For past-tense completed actions without an in-text date ("Bob called Roger"), the "ongoing" trigger doesn't apply and the LLM falls to the "leave null" escape. gpt-4.1 / gpt-5-class models reliably read this as "guess" and choose today's midnight rather than emit null. The same loophole exists in the `extract_timestamps` and `extract_timestamps_batch` prompts.

**Scale observed in the wild** (1384 edges from 264 historical-backfill episodes on a production graph):

| Field | Pattern | Count | % |
|---|---|---:|---:|
| `valid_at` | Today midnight UTC (LLM hallucination) | 771 | **56%** |
| `valid_at` | Legitimate in-text date | 610 | 44% |
| `valid_at` | null | 3 | 0.2% |
| `invalid_at` | null (correct) | 1016 | 73% |
| `invalid_at` | Today midnight UTC (LLM hallucination) | 100 | 7% |
| `invalid_at` | Today with microseconds (graphiti's auto-invalidation chain — legitimate) | 60 | 4% |
| `invalid_at` | Legitimate in-text date | 208 | 15% |

Detection signature is **clean midnight UTC on the same date as `created_at`** (hour=minute=second=nanosecond=0). Microsecond-precision today values are NOT hallucinations — they're graphiti's own supersede-chain timestamps.

This is the gap that breaks the use case at step 3: even with `reference_time` plumbed and `delete_episode` cascading, ambiguous past-tense facts still collapse to today, erasing the temporal axis.

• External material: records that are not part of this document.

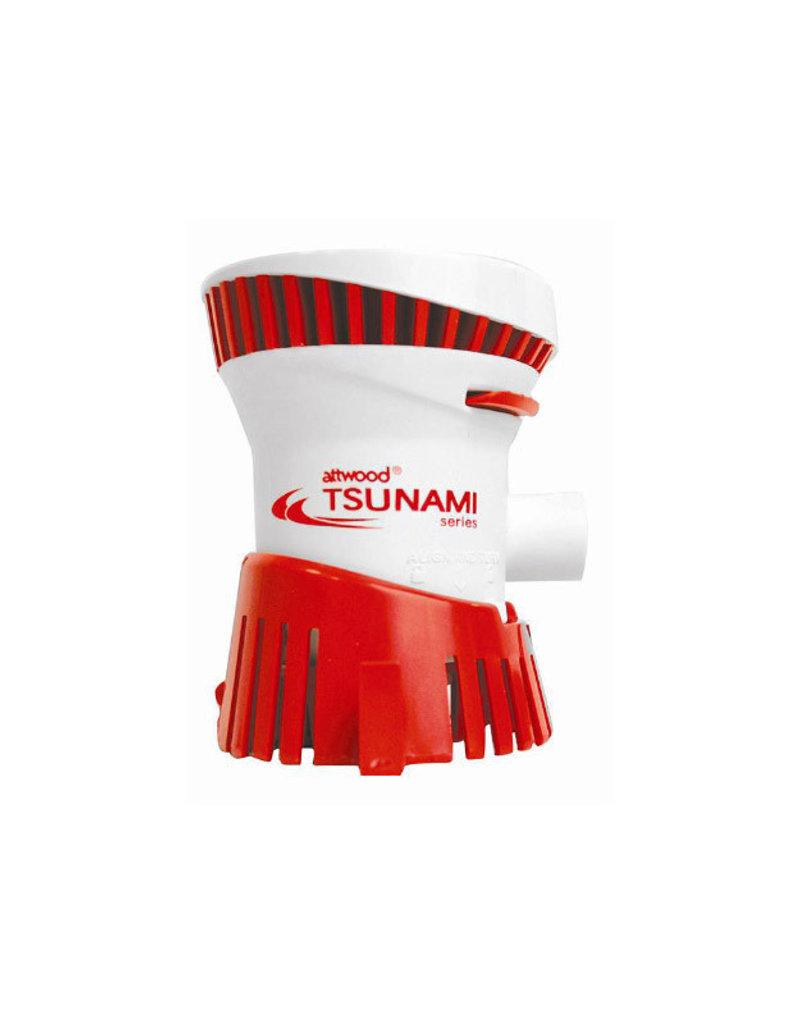 19  4606-7 Bilge Pump Tsunami T500 500GPH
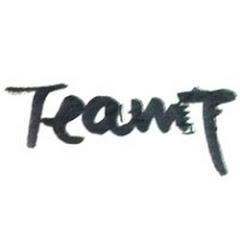 teamtiffanynet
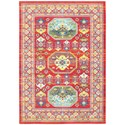 "Oriental Weavers Joli 9'10"" X 12'10"" Traditional Red/ Multi Rectan - Item Number: JOL3R910X1210"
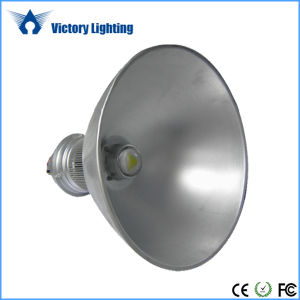 50W Waterproof IP65 Bridgelux Chips LED High Bay Light pictures & photos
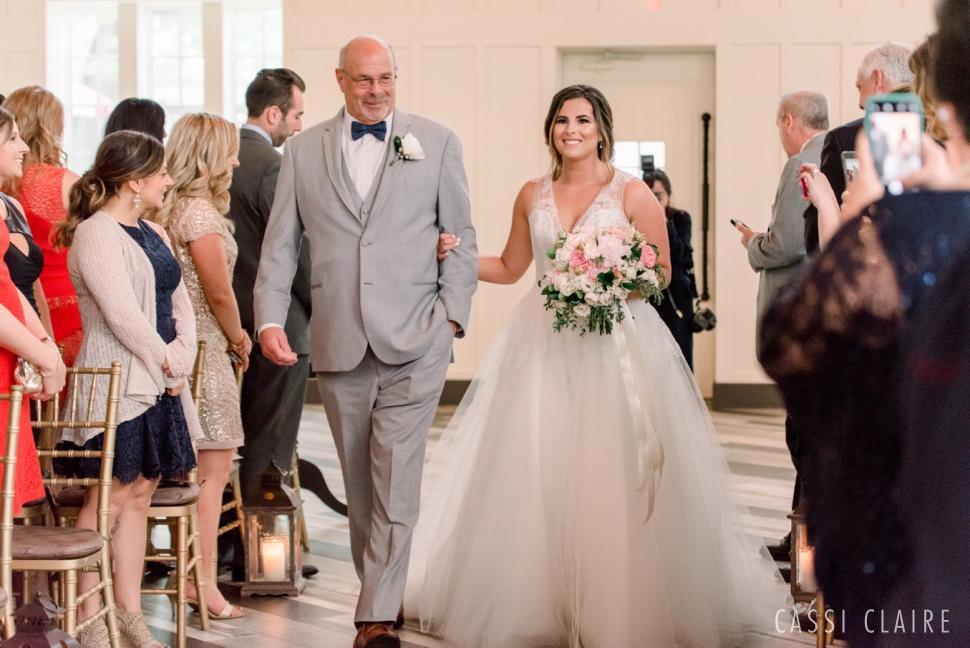 The-Ryland-Inn-Wedding-NJ_CassiClaire_29.jpg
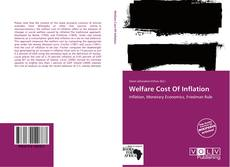 Bookcover of Welfare Cost Of Inflation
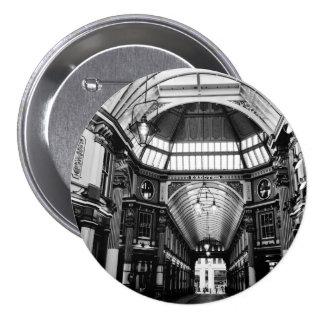 Mercado Londres de Leadenhall Pins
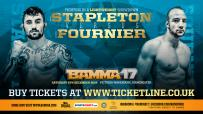 Petley & Dearden out of BAMMA 17.  Fournier & Bentley In.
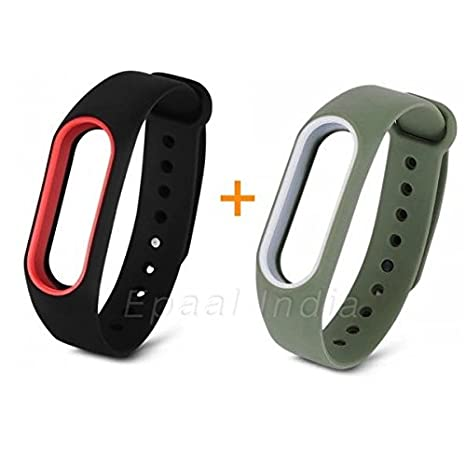 Epaal® Xiaomi Mi Band 2 & Mi HRX Band Dual Color Wearable Wristband  Smartband Strap Silicone Case (Combo: Army Green - White line + Black - red  line)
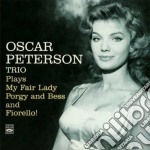 Oscar Peterson Trio - Plays My Fair Lady... cd musicale di Oscar peterson trio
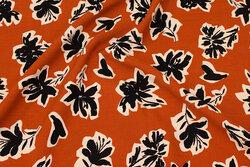 Kanel bluse-viscose med 6 cm mønster i sort og off white
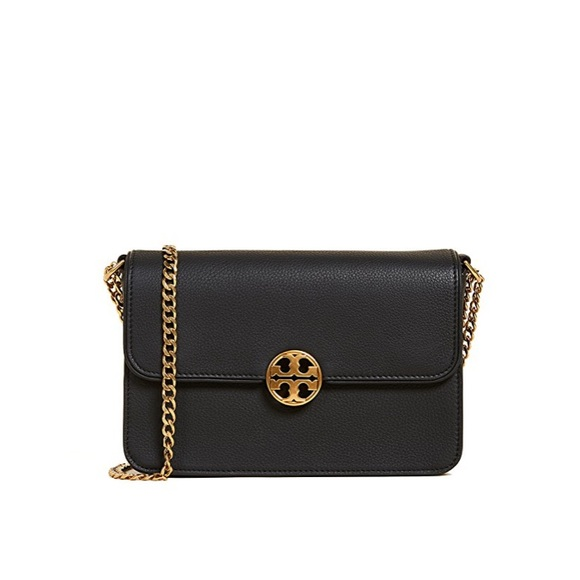 65adc957e0f Tory Burch Chelsea Convertible Shoulder Bag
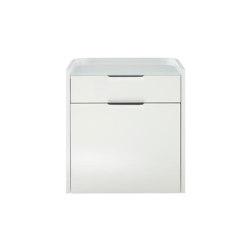 Hyannis Port | Contenitore 2 Cassetti Laccato Bianco Lucido | Credenze | Ligne Roset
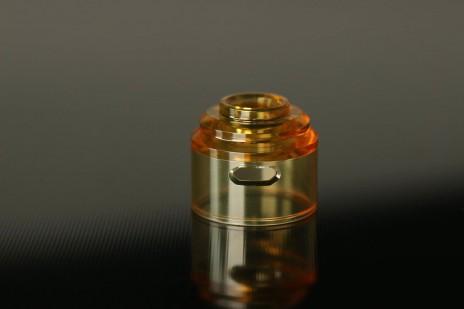 FallCap Ultem ® Polished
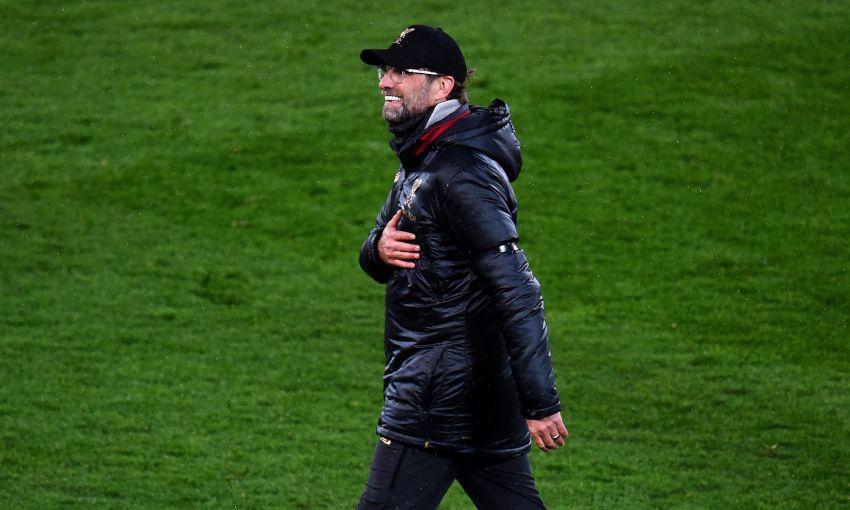 Jürgen Klopp at Anfield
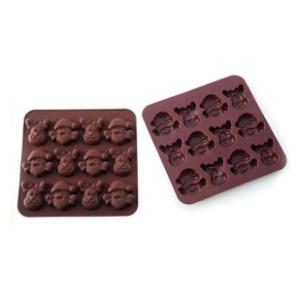 Χριστ. φόρμες σιλικόνης για σοκολατάκια
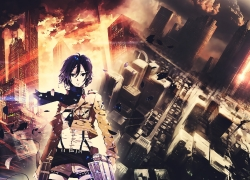 SNK, Attack on Titan, Mikasa Ackerman, Shingeki no Kyojin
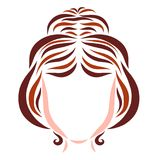 Young woman with festive hairdo, hair and beauty.  vector illustration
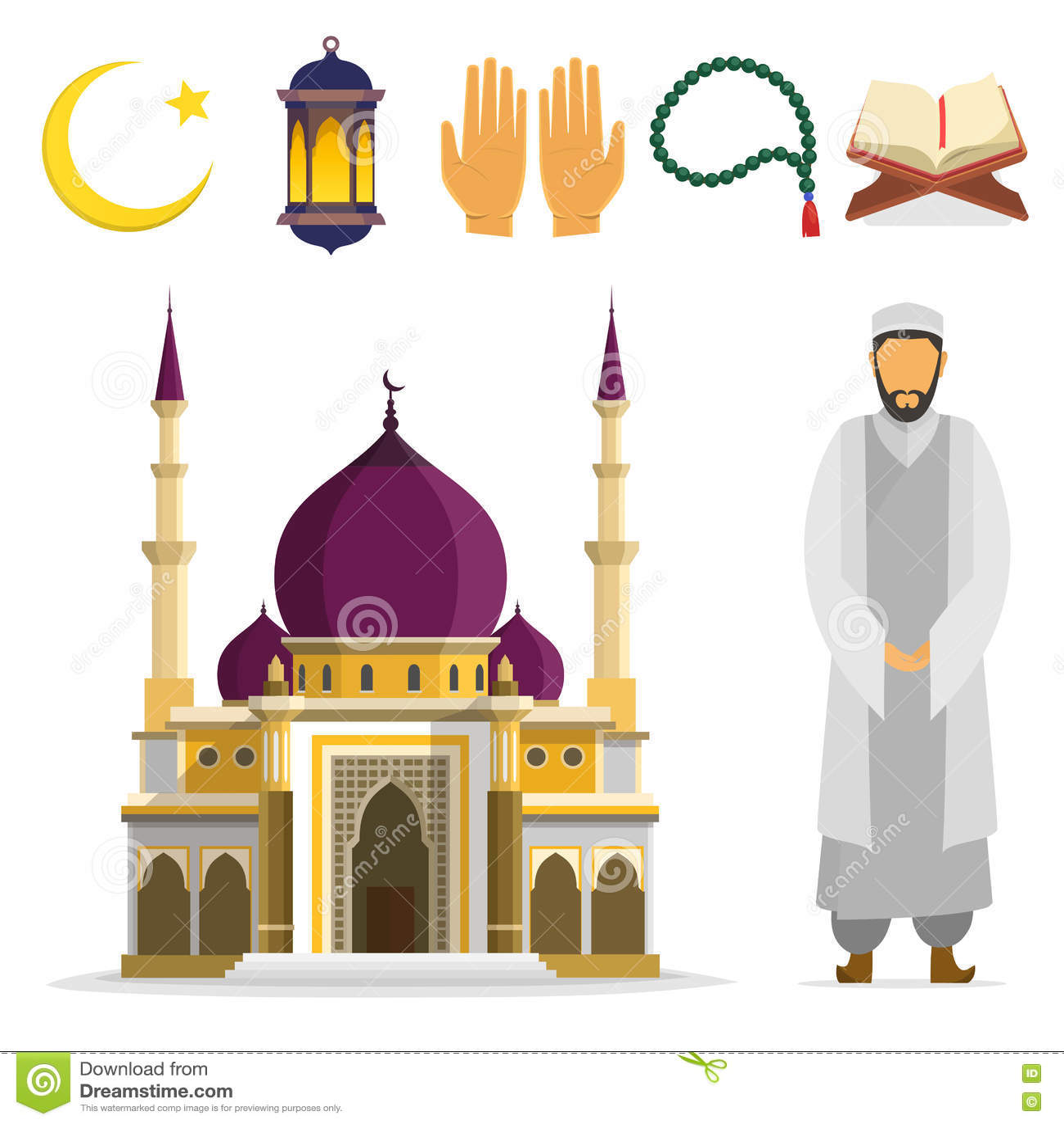 Islamic Set Stock Illustration Illustration Of Arab 72312329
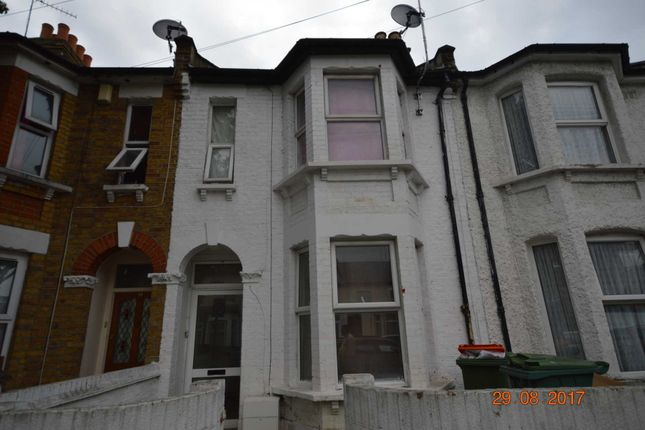 Thumbnail Semi-detached house to rent in Woodstock Road, London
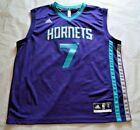 Jeremy Lin Jersey from Win Against Lakers Up for Bid 8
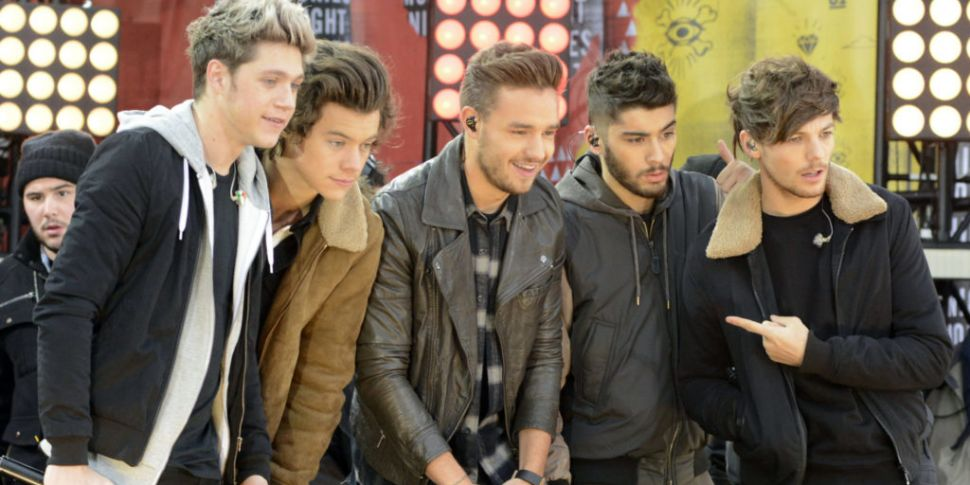 WATCH: One Direction Share Vid...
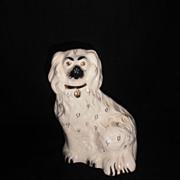 Beswick Spaniel Figurine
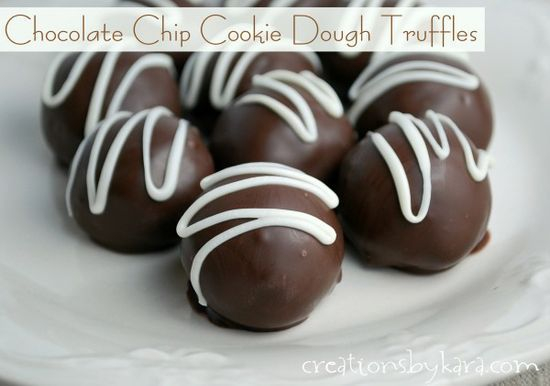 Chocolate Chip Cookie Dough Truffles. Dont worry, there are no eggs in the dough!   from http://womanmag.net/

**Proposed fix:** Tighten the DATETIME RULES in all three prompts (`edge`, `extract_timestamps`, `extract_timestamps_batch`):

1. Remove the "leave null" escape for `valid_at`. Make `REFERENCE_TIME`, which is always set by Graphiti, the mandatory fallback whenever the text has no resolvable date.
2. Keep `invalid_at` null-by-default — only set when the text explicitly states the fact ended or was superseded.
3. Add an explicit prohibition: *"NEVER use today's date, the current date, 'now', or any inferred 'current' time as `valid_at` or `invalid_at`. REFERENCE_TIME is the ONLY acceptable default — do not substitute your own notion of the present."*

Prompt-only change; no code logic or schema impact.

---

## Why these three are related but separable

All three are needed end-to-end for historical backfill, but each fix is **independently valuable** and **independently mergeable**:

- The `reference_time` MCP param is useful to any caller that wants to backfill — even if the prompt still hallucinates, at least the *episode* lands at the right time.
- The `delete_episode` cascade is a correctness fix that applies to any caller, not just backfill — it stops silent graph corruption from any ingest that needs to be retried.
- The prompt fix improves temporal accuracy for **all** ingests, not just historical ones. (Even today-aligned ingests benefit when REFERENCE_TIME genuinely *is* today and the LLM should anchor on it.)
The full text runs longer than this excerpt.